Scappare dalla Nigeria, arrivare in Libia, attraversare il Mediterraneo di notte sopra una bagnarola, cambiare pianeta. E ritrovarsi in cima a un monte di una città sconosciuta senza potersi muovere. Mark (nome di fantasia) è uno dei 24 immigrati ospiti della Cà matta, a Ponteranica, sulla Maresana. "Dall'Italia ci aspettiamo sostegno. Vorrei avere libertà di muovermi, libertà di parola, libertà di lavorare”.
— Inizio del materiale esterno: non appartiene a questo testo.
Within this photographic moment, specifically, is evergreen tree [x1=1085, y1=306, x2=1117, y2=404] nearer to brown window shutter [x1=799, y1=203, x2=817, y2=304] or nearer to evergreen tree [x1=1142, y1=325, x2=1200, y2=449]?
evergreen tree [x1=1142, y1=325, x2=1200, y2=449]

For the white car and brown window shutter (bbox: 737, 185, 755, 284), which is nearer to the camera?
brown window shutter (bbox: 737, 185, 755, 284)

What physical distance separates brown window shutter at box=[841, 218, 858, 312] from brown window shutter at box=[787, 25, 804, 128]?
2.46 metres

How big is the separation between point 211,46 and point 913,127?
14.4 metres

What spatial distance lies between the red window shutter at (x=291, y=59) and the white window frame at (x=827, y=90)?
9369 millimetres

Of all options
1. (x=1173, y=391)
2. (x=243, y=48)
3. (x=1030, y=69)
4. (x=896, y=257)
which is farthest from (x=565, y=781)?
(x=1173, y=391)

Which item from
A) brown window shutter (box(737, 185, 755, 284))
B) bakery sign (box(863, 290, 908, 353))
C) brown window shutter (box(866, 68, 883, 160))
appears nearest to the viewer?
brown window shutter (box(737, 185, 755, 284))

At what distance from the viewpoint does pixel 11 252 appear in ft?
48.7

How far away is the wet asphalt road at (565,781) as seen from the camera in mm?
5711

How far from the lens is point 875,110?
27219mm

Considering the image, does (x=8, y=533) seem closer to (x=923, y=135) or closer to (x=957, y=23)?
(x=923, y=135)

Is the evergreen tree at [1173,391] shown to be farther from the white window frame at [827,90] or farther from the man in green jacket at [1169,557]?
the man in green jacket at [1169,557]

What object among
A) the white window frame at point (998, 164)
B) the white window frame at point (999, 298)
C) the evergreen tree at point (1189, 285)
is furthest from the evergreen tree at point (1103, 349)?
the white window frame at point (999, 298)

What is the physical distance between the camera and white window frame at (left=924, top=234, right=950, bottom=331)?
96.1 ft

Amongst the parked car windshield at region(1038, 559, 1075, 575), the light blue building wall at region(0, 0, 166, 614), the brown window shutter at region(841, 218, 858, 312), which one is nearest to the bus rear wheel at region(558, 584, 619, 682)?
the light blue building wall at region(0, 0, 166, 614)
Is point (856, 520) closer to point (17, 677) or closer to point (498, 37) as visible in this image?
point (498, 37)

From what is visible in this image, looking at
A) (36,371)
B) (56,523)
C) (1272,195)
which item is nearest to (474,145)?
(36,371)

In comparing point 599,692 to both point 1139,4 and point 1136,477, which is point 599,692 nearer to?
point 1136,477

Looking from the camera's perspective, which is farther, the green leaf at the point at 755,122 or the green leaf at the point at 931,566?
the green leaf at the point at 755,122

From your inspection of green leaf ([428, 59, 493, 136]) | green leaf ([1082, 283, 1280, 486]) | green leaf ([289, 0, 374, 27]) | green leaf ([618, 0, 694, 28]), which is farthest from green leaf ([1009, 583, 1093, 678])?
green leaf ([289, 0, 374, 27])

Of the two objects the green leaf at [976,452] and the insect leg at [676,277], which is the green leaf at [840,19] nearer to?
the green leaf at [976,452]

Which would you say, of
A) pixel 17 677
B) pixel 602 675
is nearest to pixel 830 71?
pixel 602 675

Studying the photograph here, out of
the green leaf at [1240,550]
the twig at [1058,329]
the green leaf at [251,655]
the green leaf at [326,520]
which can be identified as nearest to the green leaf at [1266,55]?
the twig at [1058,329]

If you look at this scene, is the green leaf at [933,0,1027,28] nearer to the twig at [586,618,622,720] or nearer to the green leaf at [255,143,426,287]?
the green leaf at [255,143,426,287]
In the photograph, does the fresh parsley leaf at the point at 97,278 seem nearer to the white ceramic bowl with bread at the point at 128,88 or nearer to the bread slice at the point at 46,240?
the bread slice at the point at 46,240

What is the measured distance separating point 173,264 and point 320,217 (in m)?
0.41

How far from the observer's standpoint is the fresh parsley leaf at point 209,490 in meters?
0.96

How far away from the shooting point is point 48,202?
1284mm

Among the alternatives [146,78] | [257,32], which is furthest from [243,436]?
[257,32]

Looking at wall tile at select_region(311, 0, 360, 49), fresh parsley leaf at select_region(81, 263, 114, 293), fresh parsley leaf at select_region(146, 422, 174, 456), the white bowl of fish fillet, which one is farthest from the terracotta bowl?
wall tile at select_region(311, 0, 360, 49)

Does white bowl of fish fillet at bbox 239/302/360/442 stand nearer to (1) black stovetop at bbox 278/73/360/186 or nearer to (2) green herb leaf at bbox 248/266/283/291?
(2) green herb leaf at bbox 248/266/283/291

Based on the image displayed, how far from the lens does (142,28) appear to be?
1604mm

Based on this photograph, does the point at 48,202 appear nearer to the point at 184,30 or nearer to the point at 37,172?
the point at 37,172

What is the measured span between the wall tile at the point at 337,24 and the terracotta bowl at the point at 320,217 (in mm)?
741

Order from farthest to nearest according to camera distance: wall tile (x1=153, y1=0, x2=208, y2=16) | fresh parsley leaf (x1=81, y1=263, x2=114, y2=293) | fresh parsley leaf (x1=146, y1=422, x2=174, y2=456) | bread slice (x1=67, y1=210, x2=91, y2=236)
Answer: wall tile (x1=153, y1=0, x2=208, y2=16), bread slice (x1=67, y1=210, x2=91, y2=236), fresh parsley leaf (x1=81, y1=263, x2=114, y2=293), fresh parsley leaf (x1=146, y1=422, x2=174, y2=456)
Scappare dalla Nigeria, arrivare in Libia, attraversare il Mediterraneo di notte sopra una bagnarola, cambiare pianeta. E ritrovarsi in cima a un monte di una città sconosciuta senza potersi muovere. Mark (nome di fantasia) è uno dei 24 immigrati ospiti della Cà matta, a Ponteranica, sulla Maresana. Ha 44 anni, parla l’inglese piuttosto bene. Al suo fianco i compagni di viaggio ascoltano attenti, ridono e scostano lo sguardo dalle macchine fotografiche. “Io sono nigeriano. Molti scappano dal mio paese perché è oppresso politicamente e per motivi religiosi. Oppure dalla povertà. C’è molta insicurezza, anche a causa di persone che hanno potere e sono aggressive. Terroristi: non rispettano la legge, fanno ammazzare la gente. Noi vogliamo avere una nuova possibilità. Dall’Italia ci aspettiamo sostegno. Vorrei avere libertà di muovermi, libertà di parola, libertà di lavorare. L’unica cosa che mi sono portato è una Bibbia tascabile. Quando siamo arrivati in Libia ci sono state date indicazioni per l’imbarco. E’ successo tutto in pochissimo tempo. Ho seguito la folla e sono salito su una barca. Non potevamo portare niente di ingombrante: non ho nulla”.

La barca, se così si può chiamare, è salpata alle 22. “Un viaggio molto pericoloso. Abbiamo pregato molto. Il mare era brutto, non c’erano appigli e rischiavamo di cadere. Siamo arrivati alle 4 di notte. Ora rimaniamo qui due settimane, poi non so dove ci manderanno”.

A poche centinaia di metri continua il presidio dei Giovani padani. Non c’è dialogo. Ai profughi è stato raccomandato di ignorare i manifestanti, che rivolgono provocazioni verbali agli operatori sociali dell’accoglienza. “Sappiamo che non vogliono che noi stiamo qui – continua Mark -. Non voglio rispondere, anche perché noi non abbiamo problemi con nessuno”. Da pochi giorni in Italia, ma la speranza è di tornare in Africa: “Quando cambieranno le cose e ci sarà meno violenza tornerò”.